> [Given instruction]:
Continue the blog post on magic resistance and anti-magic fields in D&D from the point where it stops.

> [Page excerpt]:

==*==

Friday, 27 December 2019

Magic Resistance and Anti-Magic Fields: Can They Be Not Shit?

A common feature of mid- to high-level D&D content is "magic resistance" or "anti-magic fields" that put artificial limitations on the power of magic-users. Presumably this emerged as a patch to counter the dominance of magic-users in the late game. However, these elements are usually presented in a very dull and arbitrary fashion, with no explanation beyond "the monster is immune to spells" or "spells can't be cast in this area". We can do better.

'Cancel', Mathias Kollros

Magic resistance (e.g. immunity to offensive spells)
By "magic resistance" I mean a monster that has immunity to offensive spells cast on it. This immunity might be permanent, it might trigger a certain percentage of the time (most high-level AD&D monsters have this), or it might have a limited number of charges per day. Often it will be more interesting to make spellcasting more complicated rather than nix it altogether.

==*==

> [Data items]:
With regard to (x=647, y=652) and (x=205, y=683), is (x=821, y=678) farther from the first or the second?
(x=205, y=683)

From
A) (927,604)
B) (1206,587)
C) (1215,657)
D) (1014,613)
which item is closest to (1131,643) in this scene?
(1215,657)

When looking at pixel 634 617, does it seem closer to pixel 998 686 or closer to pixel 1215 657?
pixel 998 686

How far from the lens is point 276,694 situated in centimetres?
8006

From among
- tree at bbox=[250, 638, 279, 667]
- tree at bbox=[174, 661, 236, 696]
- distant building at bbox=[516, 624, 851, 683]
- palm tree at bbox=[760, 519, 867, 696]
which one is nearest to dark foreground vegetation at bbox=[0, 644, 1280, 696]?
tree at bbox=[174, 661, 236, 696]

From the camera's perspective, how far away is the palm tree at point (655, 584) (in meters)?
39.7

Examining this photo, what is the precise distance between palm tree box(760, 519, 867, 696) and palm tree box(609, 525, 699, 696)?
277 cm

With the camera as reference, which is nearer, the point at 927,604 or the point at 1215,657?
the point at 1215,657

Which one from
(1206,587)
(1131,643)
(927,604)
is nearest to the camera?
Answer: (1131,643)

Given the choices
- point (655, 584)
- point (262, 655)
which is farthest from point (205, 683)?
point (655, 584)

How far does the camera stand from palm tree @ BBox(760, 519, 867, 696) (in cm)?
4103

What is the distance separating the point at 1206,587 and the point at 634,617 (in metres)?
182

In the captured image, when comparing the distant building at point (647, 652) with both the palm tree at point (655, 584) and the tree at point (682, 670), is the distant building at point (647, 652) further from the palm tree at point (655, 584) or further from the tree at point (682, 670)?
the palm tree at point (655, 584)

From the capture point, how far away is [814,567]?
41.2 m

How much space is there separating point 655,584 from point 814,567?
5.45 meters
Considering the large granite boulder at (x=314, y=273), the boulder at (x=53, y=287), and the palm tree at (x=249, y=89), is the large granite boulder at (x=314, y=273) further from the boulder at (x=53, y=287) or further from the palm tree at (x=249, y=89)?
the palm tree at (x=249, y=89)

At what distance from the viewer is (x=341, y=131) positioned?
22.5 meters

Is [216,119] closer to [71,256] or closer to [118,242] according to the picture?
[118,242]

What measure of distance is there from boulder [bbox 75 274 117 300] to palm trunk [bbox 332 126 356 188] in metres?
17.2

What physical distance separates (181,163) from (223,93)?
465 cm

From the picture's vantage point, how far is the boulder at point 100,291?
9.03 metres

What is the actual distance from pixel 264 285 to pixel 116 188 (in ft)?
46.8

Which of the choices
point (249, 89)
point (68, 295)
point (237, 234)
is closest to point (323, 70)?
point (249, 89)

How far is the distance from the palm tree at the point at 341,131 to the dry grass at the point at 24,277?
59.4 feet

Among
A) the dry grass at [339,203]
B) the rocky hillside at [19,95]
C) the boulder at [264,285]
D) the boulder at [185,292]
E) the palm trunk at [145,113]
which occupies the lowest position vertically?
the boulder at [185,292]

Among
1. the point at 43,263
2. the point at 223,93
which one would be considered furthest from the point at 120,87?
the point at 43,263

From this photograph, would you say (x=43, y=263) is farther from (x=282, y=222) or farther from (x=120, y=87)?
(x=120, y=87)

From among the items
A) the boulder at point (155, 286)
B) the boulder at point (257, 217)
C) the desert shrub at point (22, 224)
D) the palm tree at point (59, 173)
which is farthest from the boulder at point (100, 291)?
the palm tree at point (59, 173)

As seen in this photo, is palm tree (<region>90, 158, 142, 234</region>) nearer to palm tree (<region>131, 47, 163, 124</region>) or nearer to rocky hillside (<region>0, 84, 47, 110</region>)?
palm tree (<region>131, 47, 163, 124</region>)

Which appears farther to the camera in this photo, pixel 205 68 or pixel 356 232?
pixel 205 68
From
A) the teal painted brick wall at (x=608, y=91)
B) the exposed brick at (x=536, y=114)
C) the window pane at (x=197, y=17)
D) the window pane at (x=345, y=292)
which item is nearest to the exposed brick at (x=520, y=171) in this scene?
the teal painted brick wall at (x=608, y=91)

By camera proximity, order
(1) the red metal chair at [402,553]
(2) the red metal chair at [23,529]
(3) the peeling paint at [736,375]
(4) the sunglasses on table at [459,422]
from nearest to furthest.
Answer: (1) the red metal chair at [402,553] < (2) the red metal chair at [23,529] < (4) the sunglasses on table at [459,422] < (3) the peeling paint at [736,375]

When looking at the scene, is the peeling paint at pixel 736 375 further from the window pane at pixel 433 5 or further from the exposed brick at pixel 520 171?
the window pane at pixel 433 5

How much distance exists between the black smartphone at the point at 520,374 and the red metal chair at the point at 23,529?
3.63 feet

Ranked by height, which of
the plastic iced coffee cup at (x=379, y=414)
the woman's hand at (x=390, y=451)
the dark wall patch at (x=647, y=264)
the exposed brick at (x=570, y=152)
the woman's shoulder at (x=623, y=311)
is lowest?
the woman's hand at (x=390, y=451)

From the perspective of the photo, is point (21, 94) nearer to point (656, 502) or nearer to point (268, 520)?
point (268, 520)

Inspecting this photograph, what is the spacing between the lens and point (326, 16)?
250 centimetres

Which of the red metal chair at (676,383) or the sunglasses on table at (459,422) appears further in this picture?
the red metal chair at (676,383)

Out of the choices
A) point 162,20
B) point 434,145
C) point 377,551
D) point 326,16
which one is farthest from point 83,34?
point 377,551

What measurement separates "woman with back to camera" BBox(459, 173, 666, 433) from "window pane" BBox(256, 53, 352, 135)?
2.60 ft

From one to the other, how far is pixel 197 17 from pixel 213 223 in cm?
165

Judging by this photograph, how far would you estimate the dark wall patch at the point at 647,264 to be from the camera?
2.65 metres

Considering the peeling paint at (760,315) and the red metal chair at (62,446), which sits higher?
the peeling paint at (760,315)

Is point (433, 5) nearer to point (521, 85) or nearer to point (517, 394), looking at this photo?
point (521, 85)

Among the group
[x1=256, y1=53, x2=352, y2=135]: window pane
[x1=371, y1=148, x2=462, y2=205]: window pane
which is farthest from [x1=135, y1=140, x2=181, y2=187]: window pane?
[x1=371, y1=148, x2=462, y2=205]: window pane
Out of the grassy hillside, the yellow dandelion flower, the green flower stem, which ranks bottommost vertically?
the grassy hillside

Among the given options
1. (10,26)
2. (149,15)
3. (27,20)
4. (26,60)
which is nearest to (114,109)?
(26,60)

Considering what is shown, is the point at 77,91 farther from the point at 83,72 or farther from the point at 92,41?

==*==

> [Reply to the task]:
- Spell is absorbed into a necklace of seven gems. When all gems are full, spells can be cast freely.
- Spell turns into words hovering in the air; whoever reads the words out loud first gets to cast the spell
- spell shatters into magical shards. Crack the shards and huff their magic gas to recharge your spell power
- spell is absorbed by a bonsai tree and becomes tiny fruit
- spell passes through a tiny wormhole and emerges in a harmless location nearby
- spell is slowed to the pace of a glacier - if left alone it will finish casting in about 1000 years
- spell becomes a small creature that serves the spell's target
- spell is absorbed into the pages of a floating book. The book contains every spell that has ever been cast on the target (!!)
- spell is trapped in a bubble and floats to the ceiling. Pop the bubble (AC15) to release the spell

'Counterspell', Hannibal King

Anti-magic fields
Let's face it, a blanket "no spells allowed" field is pretty bullshit, so most of these examples are more about adding complications. Hopefully this will be fun and won't turn the game into "everything revolves around the wizard even more than before because we have to help him jump through hoops to cast his spells".

- white mist that turns solid in contact with spells (an effect similar to oobleck)
- all magic-users are followed by an annoying, unkillable imp who swallows all their spells. But the imps aren't that fast so if you run off then you can lose them for a bit.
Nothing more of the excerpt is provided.